• _Quoted text_
* * * *

Deploying the Baseline Course Infrastructure - Teaching Big Data Skills with Amazon EMR

Deploying the Baseline Course Infrastructure

  1. Click to launch the course infrastructure stack.

    Blue button labeled "Launch Stack" with an arrow icon, indicating an action to start.

    The CloudFormation page launches in the AWS Management Console. The Amazon S3 URL is pre-filled with the CloudFormation template URL.

    CloudFormation create stack page with template options and pre-filled Amazon S3 URL.

    Figure 2: Create stack page

  2. Choose Next.

  3. On the Stack details page, type an easily identified Stack name. For example, emr-course-infrastructure.

    CloudFormation stack details form with stack name and various network parameters.

    Figure 3: Stack details page

  4. Review the Parameters and change as needed. These values are used to create a new VPC, subnets, route tables, NAT gateway, Internet Gateway, S3 buckets, and IAM users, groups and policies.

    Note

    When specifying a S3 bucket name, make sure the bucket name is unique globally.

    Along with the infrastructure setup, this step also creates three student IAM users and one course admin IAM user.

  5. Click Next.

  6. On the Configure stack options page, accept the default values or change as needed.

  7. Choose Next.

  8. On the Review page, review the selections and scroll to the Capabilities section. Select the check box I acknowledge that AWS CloudFormation might create IAM resources with custom names.

    Capabilities section with checkbox to acknowledge creation of IAM resources with custom names.

    Figure 4: Review page - acknowledgement

  9. Choose Create stack and wait for the cluster to deploy. A CREATE_IN_PROGRESS status message appears (Figure 5).

    CloudFormation stack creation in progress for emr-course-infrastructure.

    Figure 5: Cluster creation in progress

    Once baseline infrastructure is created, a CREATE_COMPLETE status message appears (Figure 6).

    CloudFormation stack named "emr-course-infrastructure" with CREATE_COMPLETE status.

    Figure 6: Cluster creation complete

  10. Select the emr-course-infrastructure stack name, and in the right pane, choose the Outputs tab.

  11. Make note of the following key|value.

    • PublicSubnet1

    • WebAccessSecurityGroup

    CloudFormation stack outputs showing VPC, subnet, and security group details for EMR infrastructure.

    Figure 7: Outputs

* * * *

• _Aim 1_
In the EMR course setup steps, rewrite the passage from "1. Click to" up to and including "CloudFormation template URL.", swapping "pre-filled" for "prepopulated".
• _Aim 2_
According to the EMR course setup steps, how many student IAM users does the stack create?

* * * *

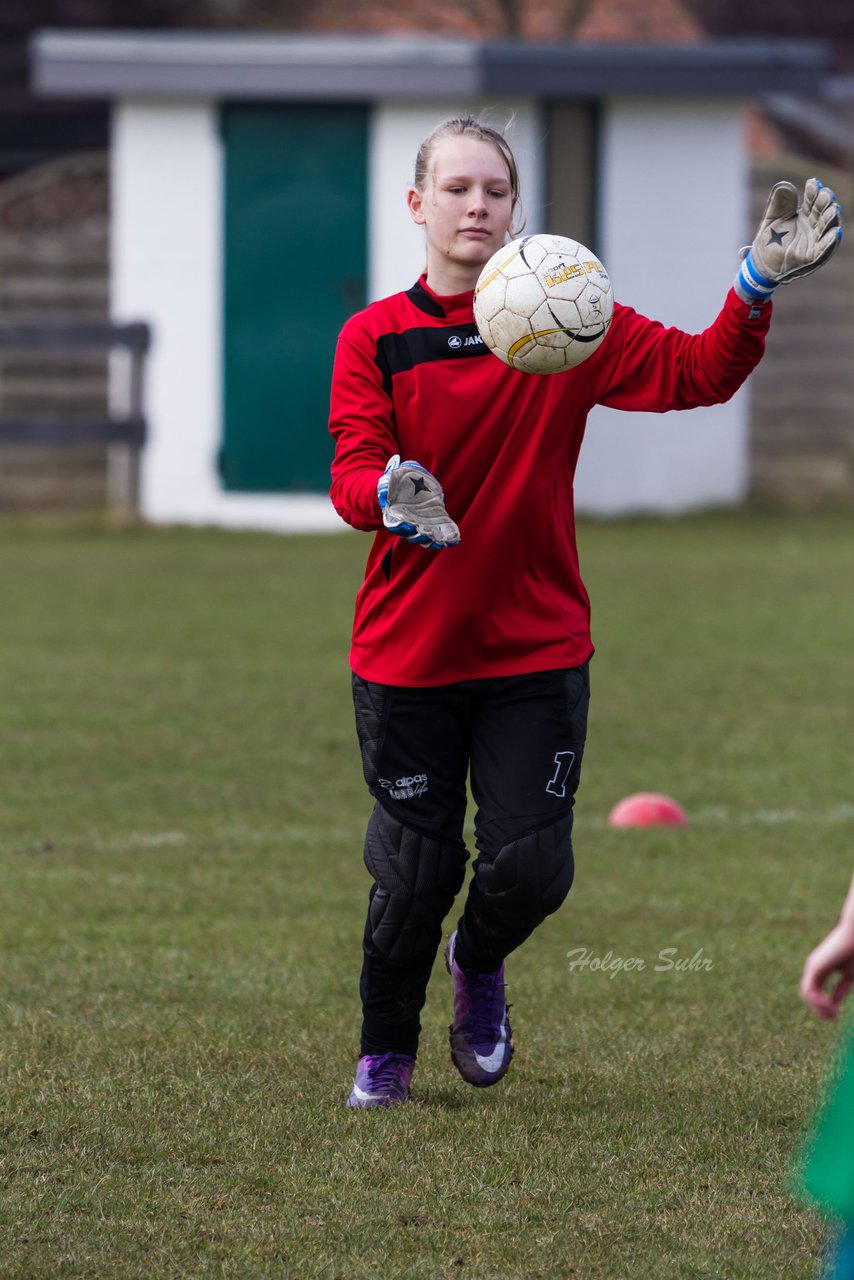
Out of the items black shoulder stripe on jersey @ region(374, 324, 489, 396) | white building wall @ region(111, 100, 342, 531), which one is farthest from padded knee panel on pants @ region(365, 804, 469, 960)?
white building wall @ region(111, 100, 342, 531)

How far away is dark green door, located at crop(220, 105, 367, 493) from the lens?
1728cm

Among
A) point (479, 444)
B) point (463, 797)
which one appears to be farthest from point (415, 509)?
point (463, 797)

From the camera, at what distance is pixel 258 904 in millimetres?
6426

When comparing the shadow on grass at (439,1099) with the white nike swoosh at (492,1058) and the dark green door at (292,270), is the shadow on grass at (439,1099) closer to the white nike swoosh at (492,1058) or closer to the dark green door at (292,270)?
the white nike swoosh at (492,1058)

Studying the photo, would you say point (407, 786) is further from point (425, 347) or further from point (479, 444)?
point (425, 347)

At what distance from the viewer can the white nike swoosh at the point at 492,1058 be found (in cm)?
468

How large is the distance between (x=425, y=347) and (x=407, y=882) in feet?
3.67

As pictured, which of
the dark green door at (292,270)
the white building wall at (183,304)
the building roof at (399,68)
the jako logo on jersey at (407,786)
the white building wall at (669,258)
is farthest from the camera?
the white building wall at (669,258)

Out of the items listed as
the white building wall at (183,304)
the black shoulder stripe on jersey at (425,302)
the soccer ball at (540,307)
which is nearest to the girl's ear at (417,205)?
the black shoulder stripe on jersey at (425,302)

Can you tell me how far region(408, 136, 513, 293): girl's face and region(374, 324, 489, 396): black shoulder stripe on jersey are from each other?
5.3 inches

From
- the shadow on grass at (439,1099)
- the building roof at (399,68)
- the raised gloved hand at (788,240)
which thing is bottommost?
the shadow on grass at (439,1099)

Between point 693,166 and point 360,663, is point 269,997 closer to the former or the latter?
point 360,663

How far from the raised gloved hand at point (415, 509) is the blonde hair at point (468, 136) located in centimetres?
86

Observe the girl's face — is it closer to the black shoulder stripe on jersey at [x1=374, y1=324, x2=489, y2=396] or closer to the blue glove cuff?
the black shoulder stripe on jersey at [x1=374, y1=324, x2=489, y2=396]
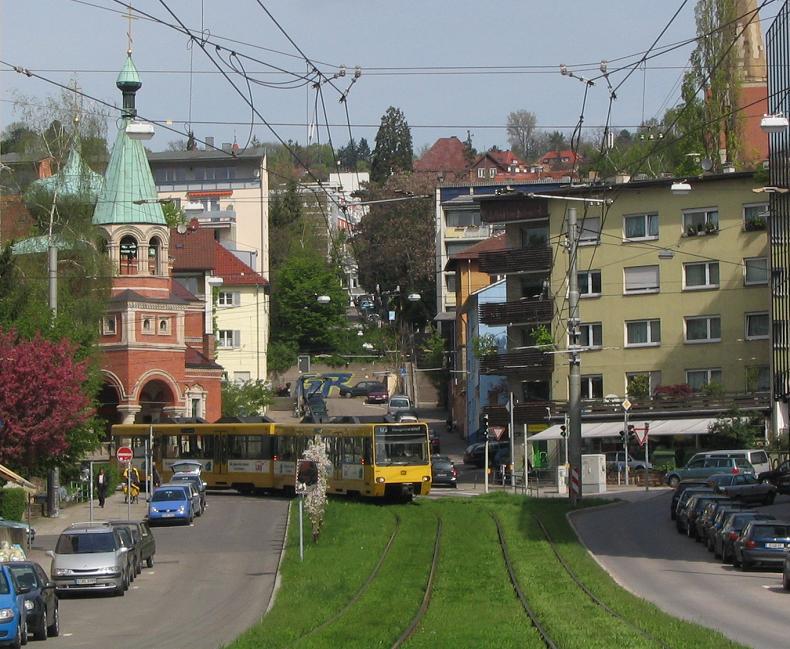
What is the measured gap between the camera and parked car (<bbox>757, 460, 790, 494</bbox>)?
167 feet

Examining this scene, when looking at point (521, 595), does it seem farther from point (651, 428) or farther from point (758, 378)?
point (758, 378)

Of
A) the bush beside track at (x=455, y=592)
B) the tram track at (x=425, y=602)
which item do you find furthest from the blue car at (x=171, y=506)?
the tram track at (x=425, y=602)

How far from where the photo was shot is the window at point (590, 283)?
73.1 meters

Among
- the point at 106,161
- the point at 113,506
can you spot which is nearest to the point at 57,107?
the point at 106,161

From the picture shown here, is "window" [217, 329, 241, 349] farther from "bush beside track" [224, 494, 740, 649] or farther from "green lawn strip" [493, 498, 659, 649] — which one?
"green lawn strip" [493, 498, 659, 649]

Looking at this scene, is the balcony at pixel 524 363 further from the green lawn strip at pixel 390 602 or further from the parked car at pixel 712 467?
the green lawn strip at pixel 390 602

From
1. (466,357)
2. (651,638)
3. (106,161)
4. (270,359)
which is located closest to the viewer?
(651,638)

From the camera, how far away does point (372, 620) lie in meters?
22.8

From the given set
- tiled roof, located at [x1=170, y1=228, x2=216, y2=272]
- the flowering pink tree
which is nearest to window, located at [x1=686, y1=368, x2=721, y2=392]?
the flowering pink tree

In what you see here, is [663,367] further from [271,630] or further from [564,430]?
[271,630]

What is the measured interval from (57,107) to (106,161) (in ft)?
20.9

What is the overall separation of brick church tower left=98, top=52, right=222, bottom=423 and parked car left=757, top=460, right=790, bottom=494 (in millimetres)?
37175

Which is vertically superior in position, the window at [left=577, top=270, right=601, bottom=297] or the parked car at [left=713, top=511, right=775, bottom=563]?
the window at [left=577, top=270, right=601, bottom=297]

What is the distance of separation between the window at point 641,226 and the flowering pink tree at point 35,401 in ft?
107
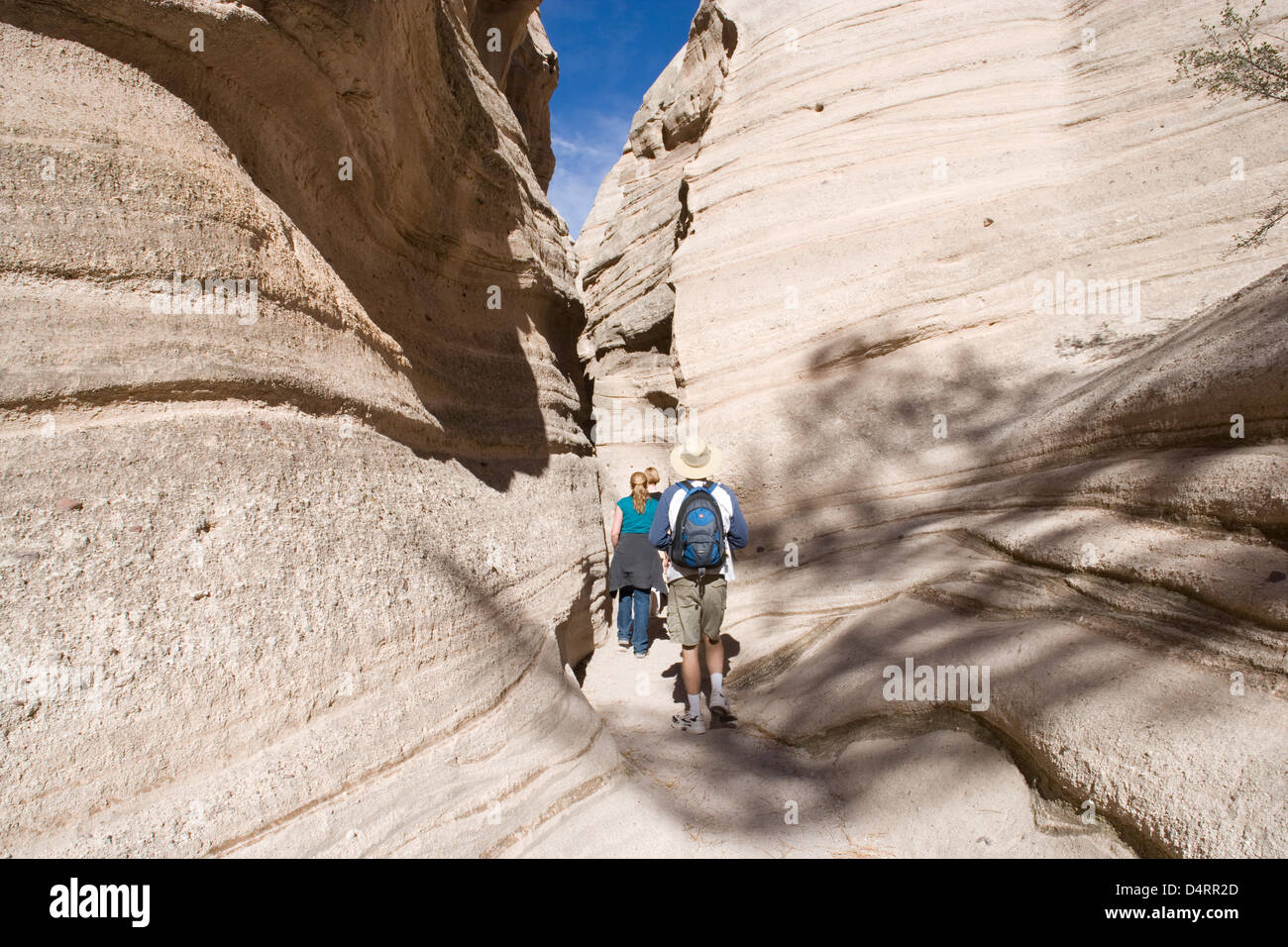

* * * *

• _Full response 1_
1. Click to launch the course infrastructure stack.

    Blue button labeled "Launch Stack" with an arrow icon, indicating an action to start.

    The CloudFormation page launches in the AWS Management Console. The Amazon S3 URL is prepopulated with the CloudFormation template URL.

• _Full response 2_
Three student IAM users.